_Exercise aim_
Your task is to transcribe the data exactly while omitting each picture.
-------- Records --------
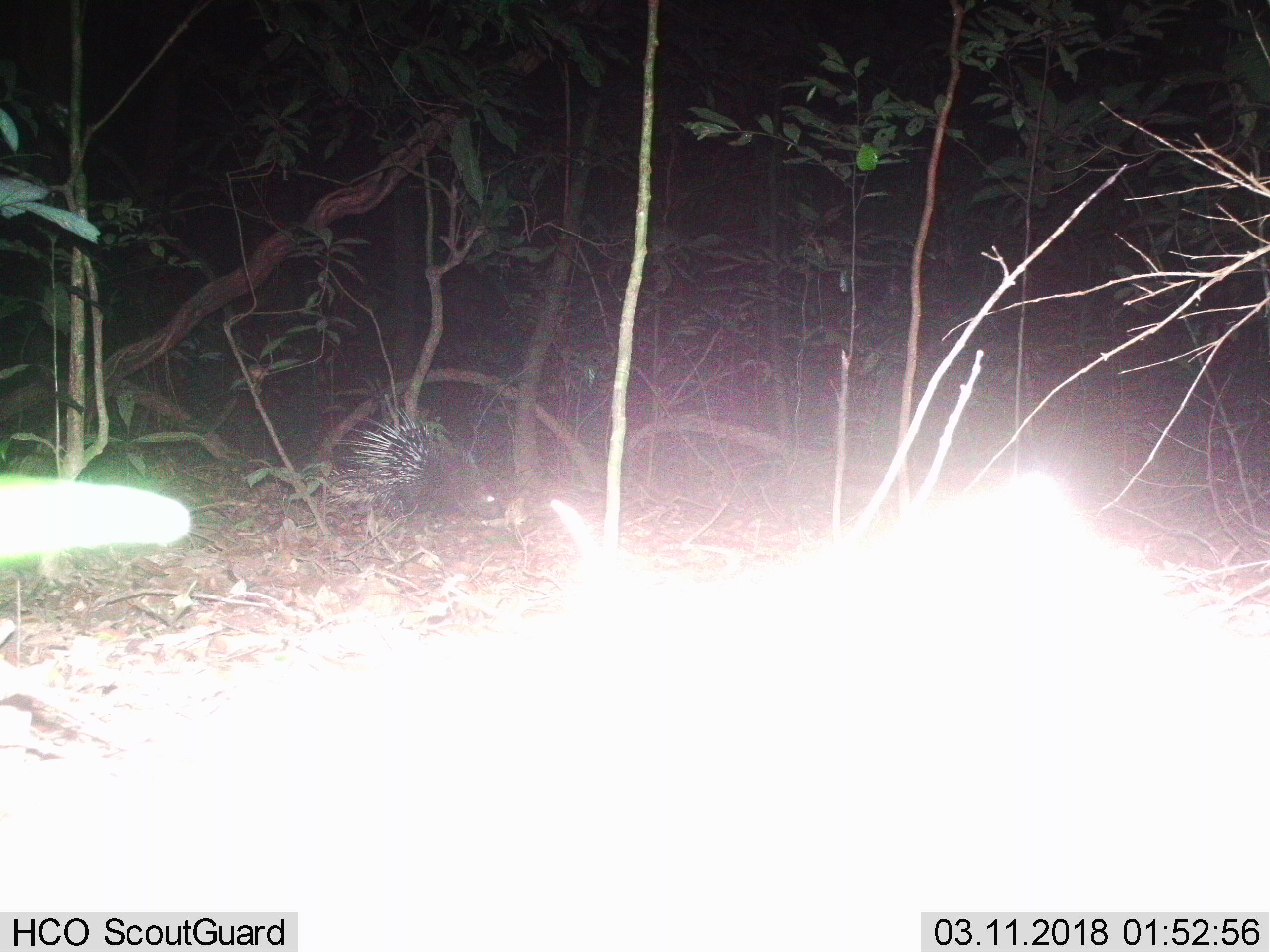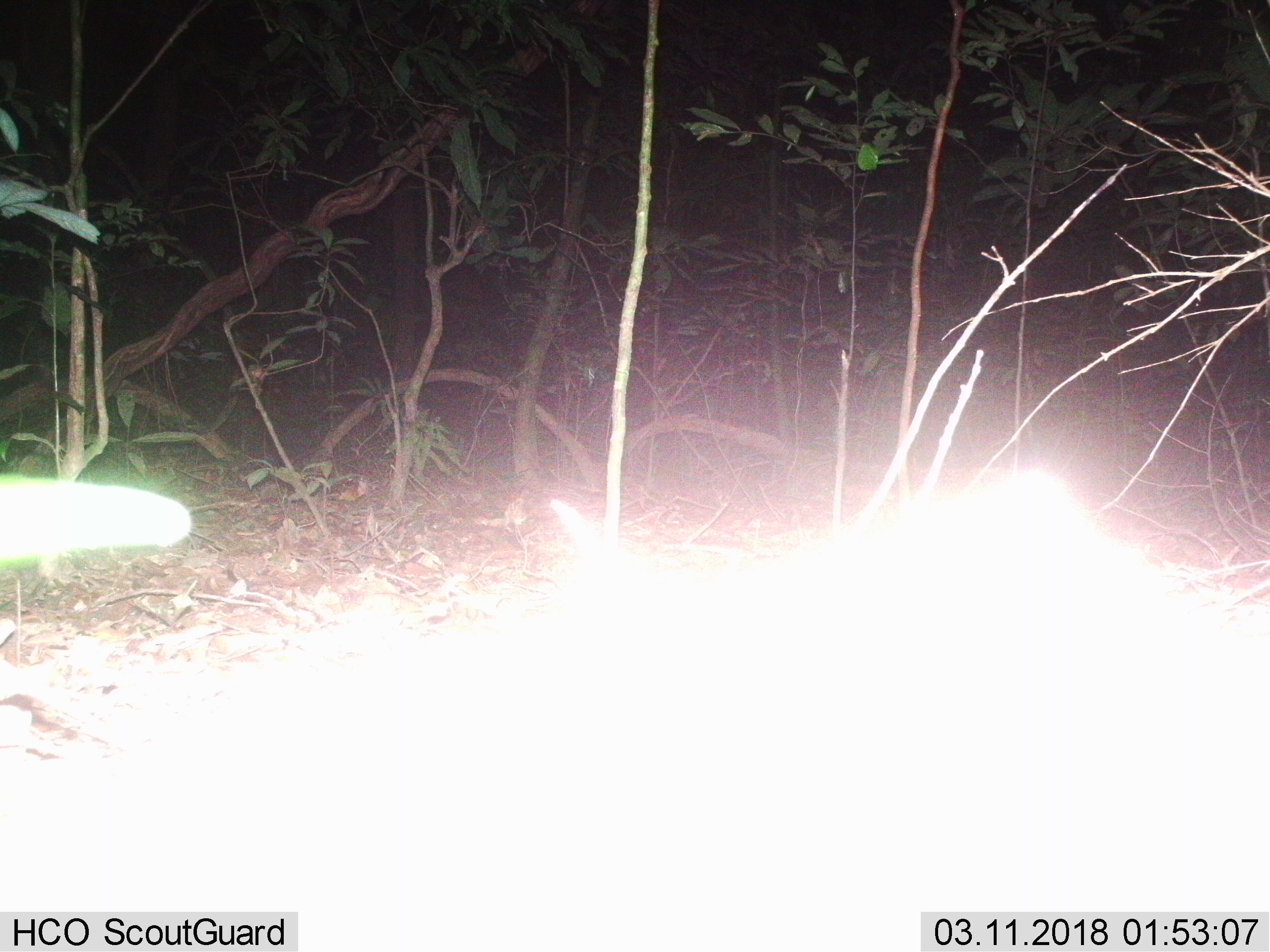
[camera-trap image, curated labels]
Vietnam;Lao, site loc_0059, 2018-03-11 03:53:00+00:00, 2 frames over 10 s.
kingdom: Animalia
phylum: Chordata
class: Mammalia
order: Rodentia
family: Hystricidae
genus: Hystrix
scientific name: Hystrix brachyura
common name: malayan porcupine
Malayan porcupine (Hystrix brachyura). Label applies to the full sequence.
--------
_Result of this task_
[camera-trap image, curated labels]
Vietnam;Lao, site loc_0059, 2018-03-11 03:53:00+00:00, 2 frames over 10 s.
kingdom: Animalia
phylum: Chordata
class: Mammalia
order: Rodentia
family: Hystricidae
genus: Hystrix
scientific name: Hystrix brachyura
common name: malayan porcupine
Malayan porcupine (Hystrix brachyura). Label applies to the full sequence.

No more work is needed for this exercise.